Copy out exactly the lines spanning the line with "I ain't going" to the line with "Blender Low Poly", inclusive, from the data underneath, with no pictures.

# Material to process
-------
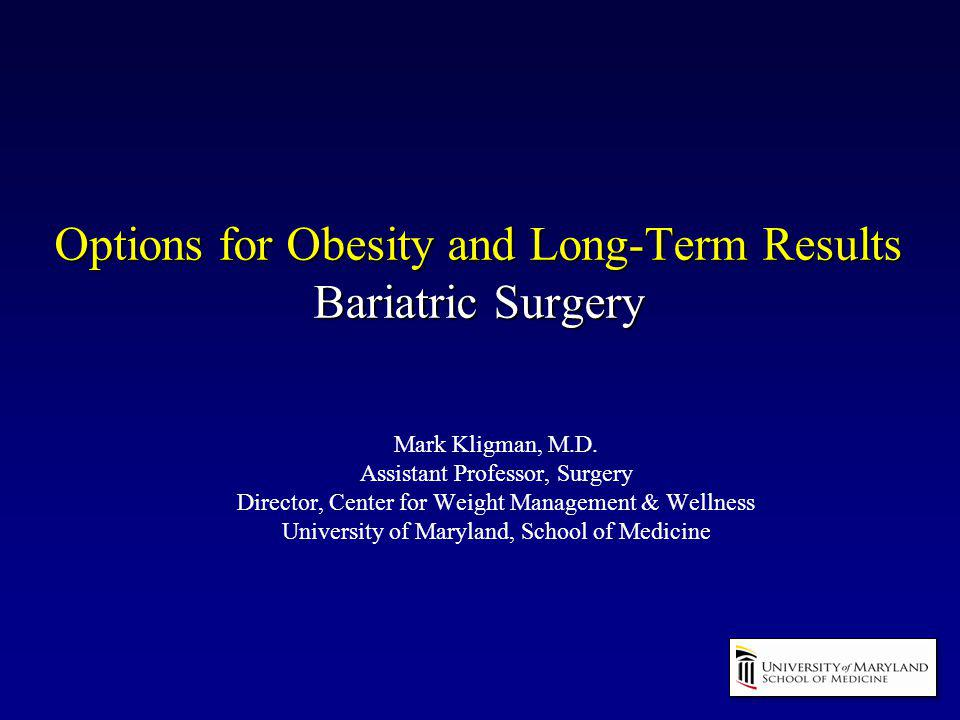 Options for Obesity and Long-Term Results Bariatric Surgery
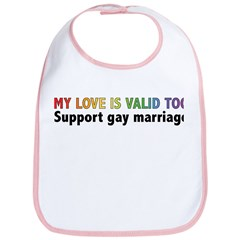 My Love Is Valid Too Bib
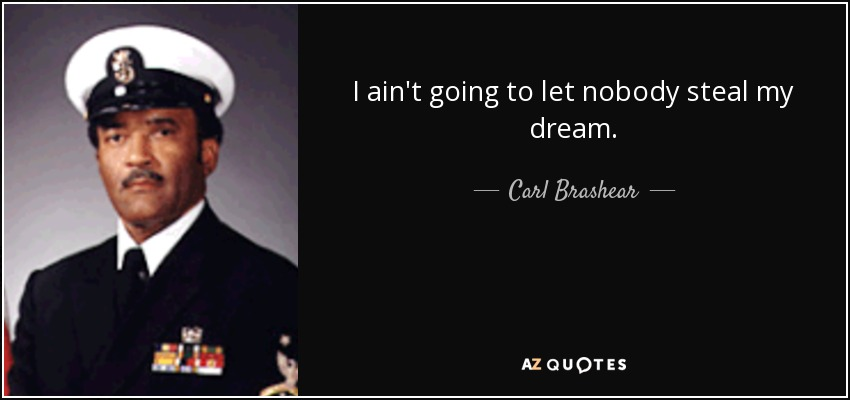 I ain't going to let nobody steal my dream. - Carl Brashear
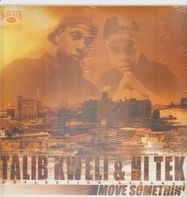 Talib Kweli & Hi-Tek - Move Somethin'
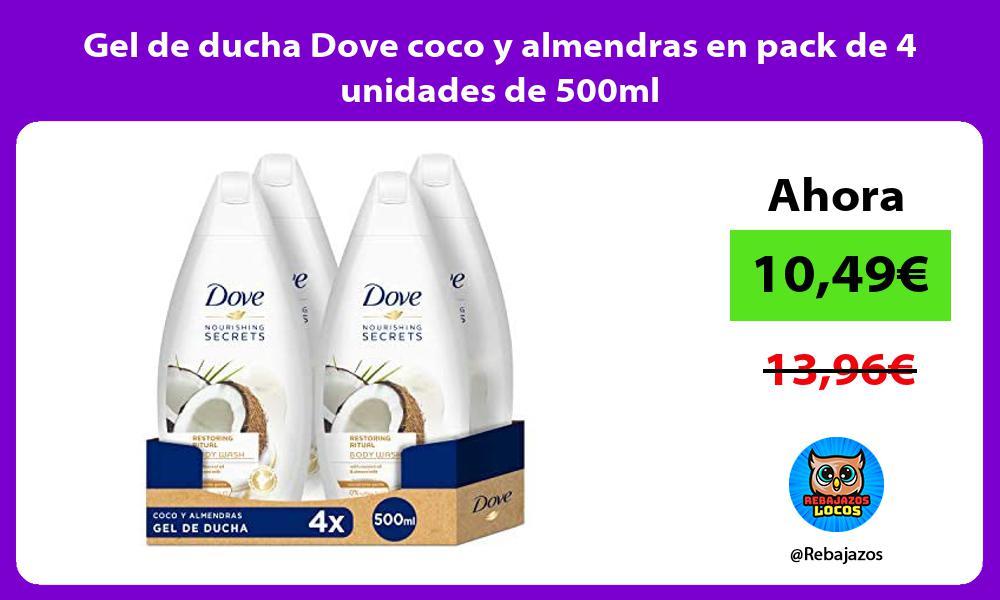 Gel de ducha Dove coco y almendras en pack de 4 unidades de 500ml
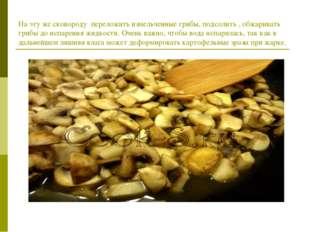 На эту же сковороду переложить измельченные грибы, подсолить , обжаривать гри
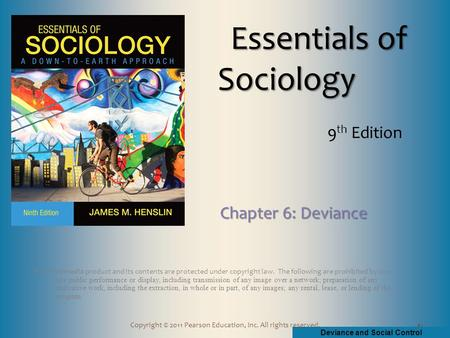 Deviance and Social Control Copyright © 2011 Pearson Education, Inc. All rights reserved. This multimedia product and its contents are protected under.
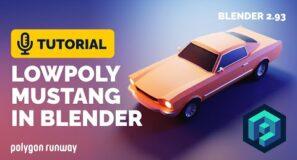 Blender Low Poly Car Full Tutorial – 1965 Mustang | Polygon Runway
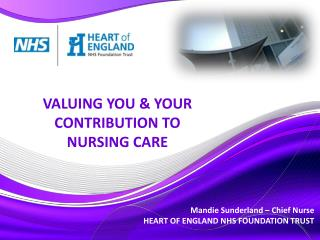 Mandie Sunderland – Chief Nurse HEART OF ENGLAND NHS FOUNDATION TRUST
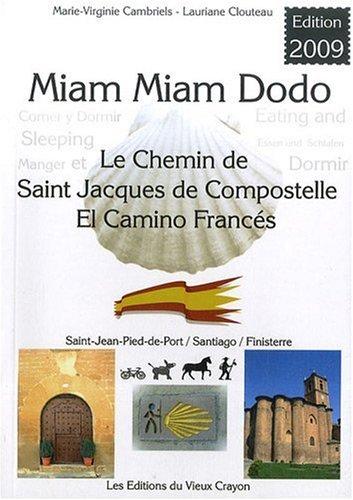 Miam-miam-dodo sur le camino francs (dition 2009)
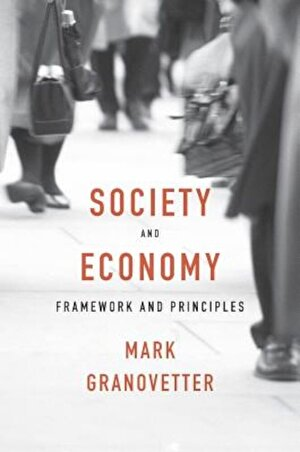 Society and Economy: Framework and Principles, Hardcover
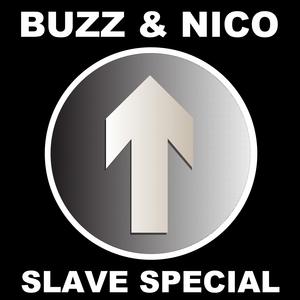 BUZZ/NICO - Slave Special (2016 Remaster)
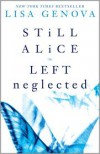 Lisa Genova Box Set: Still Alice and Left Neglected - Lisa Genova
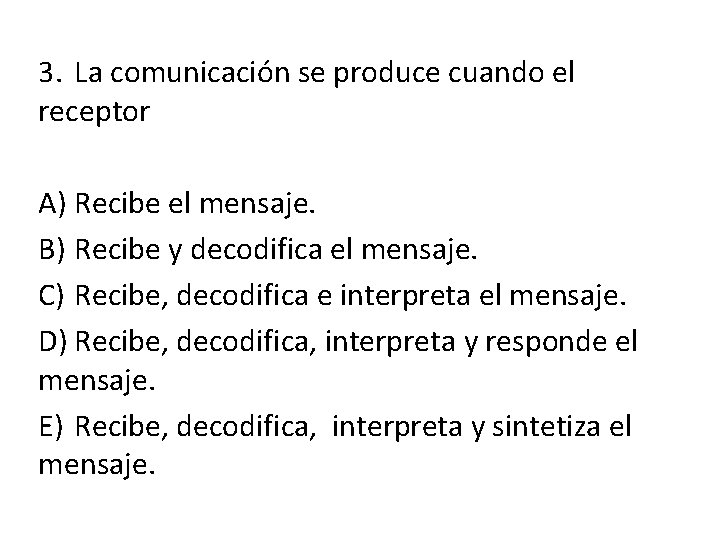 3. La comunicación se produce cuando el receptor A) Recibe el mensaje. B) Recibe
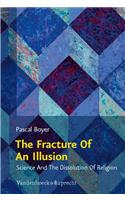 The Fracture of an Illusion: Science and the Dissolution of Religion. Frankfurt Templeton Lectures 2008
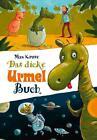 Das dicke Urmel-Buch von Max Kruse (2011, Gebundene Ausgabe)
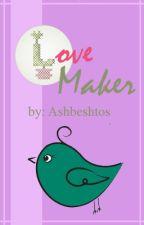 Love Maker by Ashbeshtos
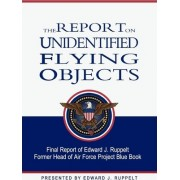 The Report on Unidentified Flying Objects by Edward J Ruppelt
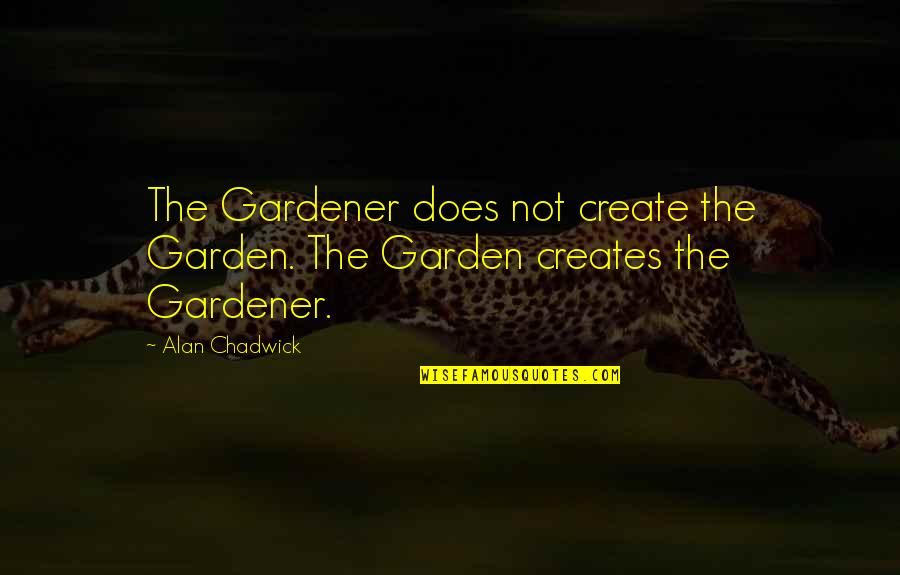 Alan Chadwick Quotes By Alan Chadwick: The Gardener does not create the Garden. The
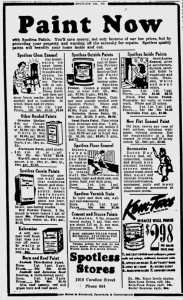 Spotless Stores apparently sold paints.  From the Fredericksburg Free Lance-Star, November 15, 1944..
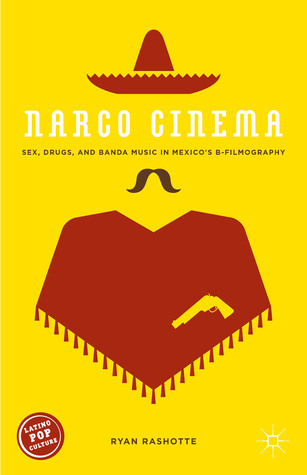 Narco Cinema: Sex, Drugs, and Banda Music in Mexico's B-Filmography
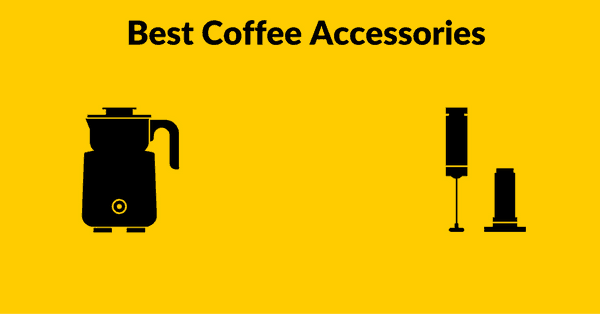 Coffee Accessories Reviews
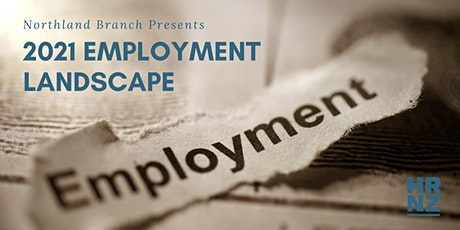 NORTHLAND BRANCH: The 2021 Employment Landscape tickets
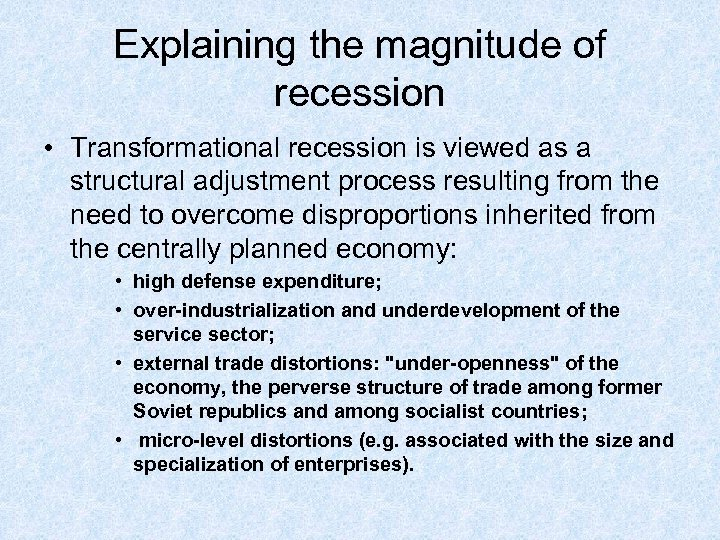 Explaining the magnitude of recession • Transformational recession is viewed as a structural adjustment
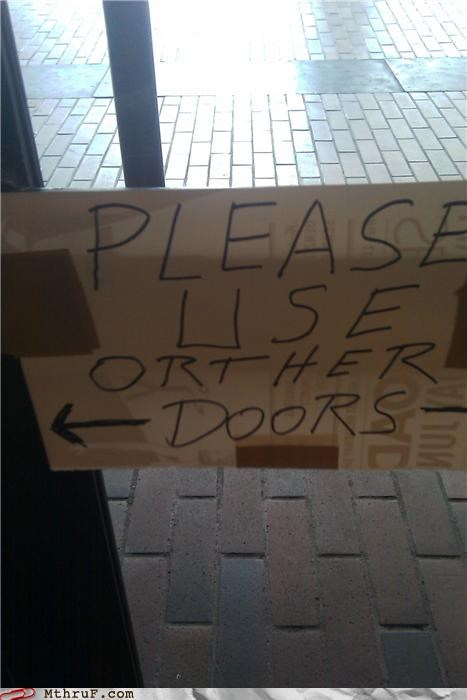 basic instructions depressing door dumb FAIL hooked on phonics illiterate paper sign paper signs Sad sign signage typo use other door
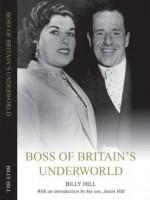 Boss of Britain's Underworld - Justin Hill, Billy Hill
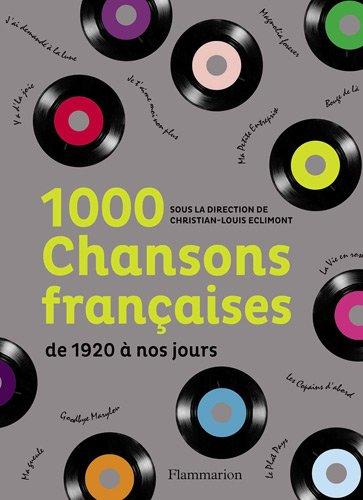 1000 chansons françaises : De 1920 à nos jours par Christian Eclimont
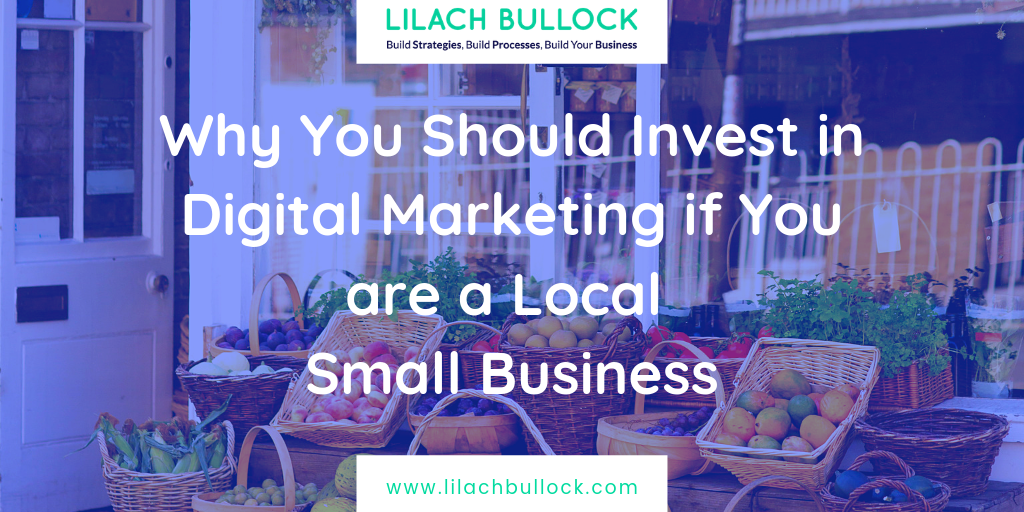 Why You Should Invest in Digital Marketing if You are a Local Small Business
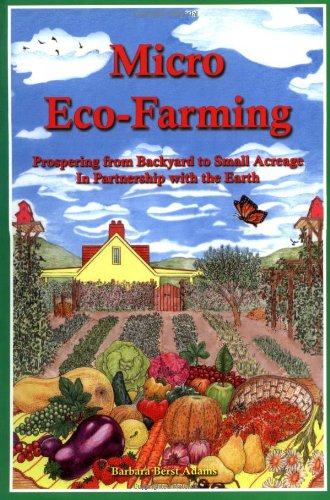 Micro Eco-Farming Prospering from Backyard to Small Acreage in Partnership with the Earth  2004 9780963281432 Front Cover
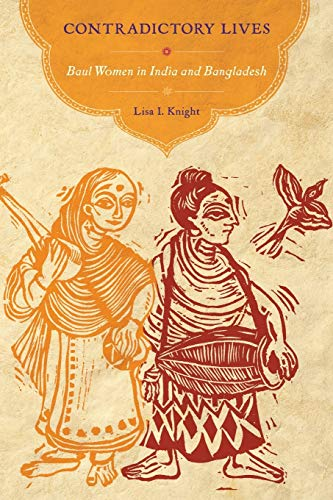 9780199396849: Contradictory Lives: Baul Women in India and Bangladesh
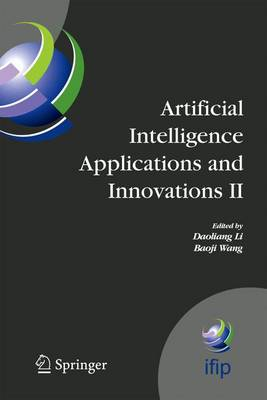 Artificial Intelligence Applications and Innovations II: IFIP TC12 and WG12.5 - Second IFIP Conference on Artificial Intelligence Applications and Innovations (AIAI-2005), Sept. 7-9, 2005, Beijing, China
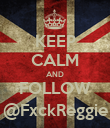 KEEP CALM AND FOLLOW @FxckReggie - Personalised Poster large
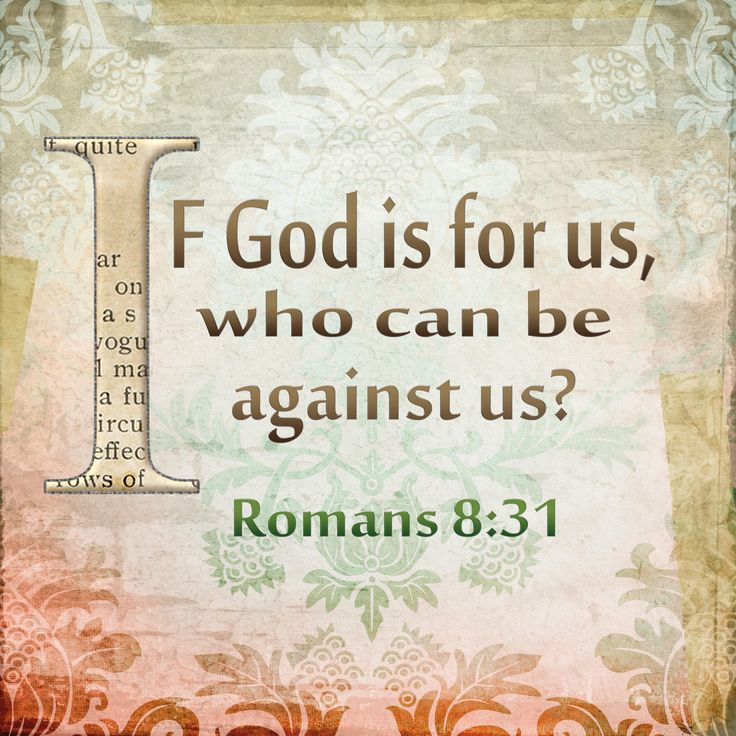 """If God is for us, who can be against us?"" -Romans 8:31"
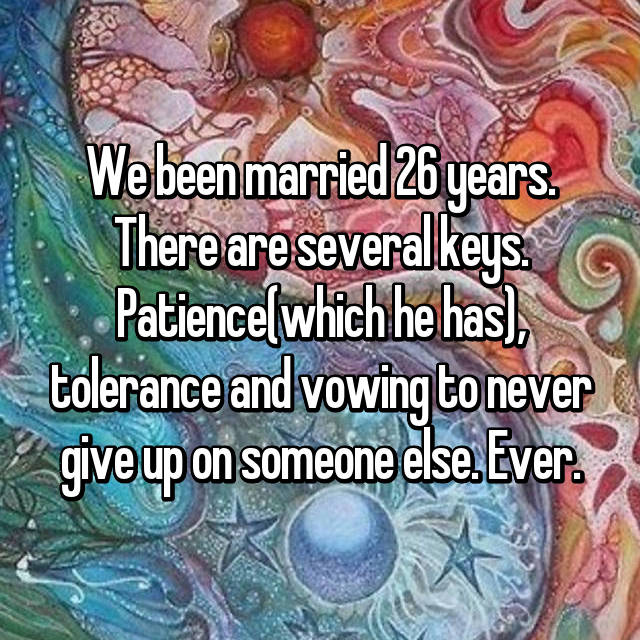 We been married 26 years. There are several keys. Patience(which he has), tolerance and vowing to never give up on someone else. Ever.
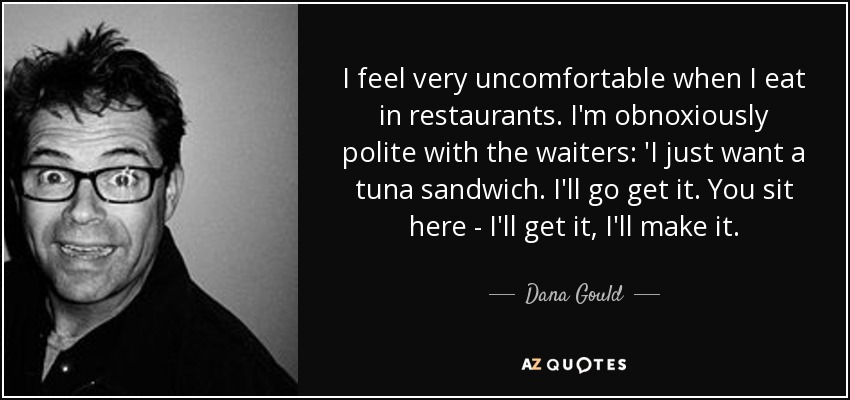 I feel very uncomfortable when I eat in restaurants. I'm obnoxiously polite with the waiters: 'I just want a tuna sandwich. I'll go get it. You sit here - I'll get it, I'll make it. - Dana Gould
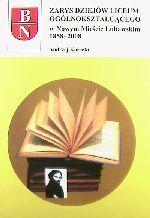 Okładka książki: Zarys dziejów Liceum Ogólnokształcącego w Nowym Mieście Lubawskim 1858-2008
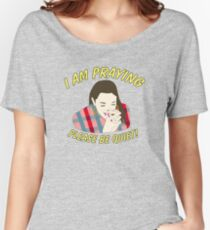 i am praying please be quiet! Women's Relaxed Fit T-Shirt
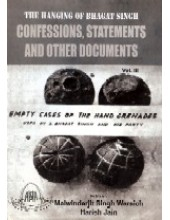 The Hanging Of Bhagat Singh - Confessions , Statements and other Documents - Vol 3 - Book By Professor Malwinderjit Singh Waraich , Harish Jain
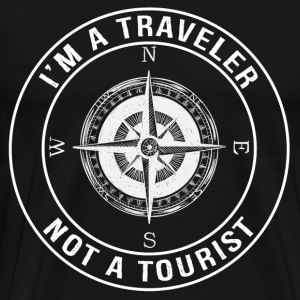 I'm a Traveler, Not a Tourist - Men's Premium T-Shirt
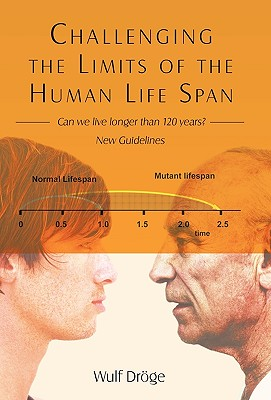 Challenging the Limits of the Human Life Span: - Can We Live Longer Than 120 Years - New Guidelines, Dr�ge, Wulf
-------
# Output for this task
 I ain't going to let nobody steal my dream. - Carl Brashear
 Talib Kweli & Hi-Tek - Move Somethin'
 Gel de ducha Dove coco y almendras en pack de 4 unidades de 500ml
 На эту же сковороду переложить измельченные грибы, подсолить , обжаривать гри
 Deviance and Social Control Copyright © 2011 Pearson Education, Inc. All rights reserved. This multimedia product and its contents are protected under.
 Blender Low Poly Car Full Tutorial – 1965 Mustang | Polygon Runway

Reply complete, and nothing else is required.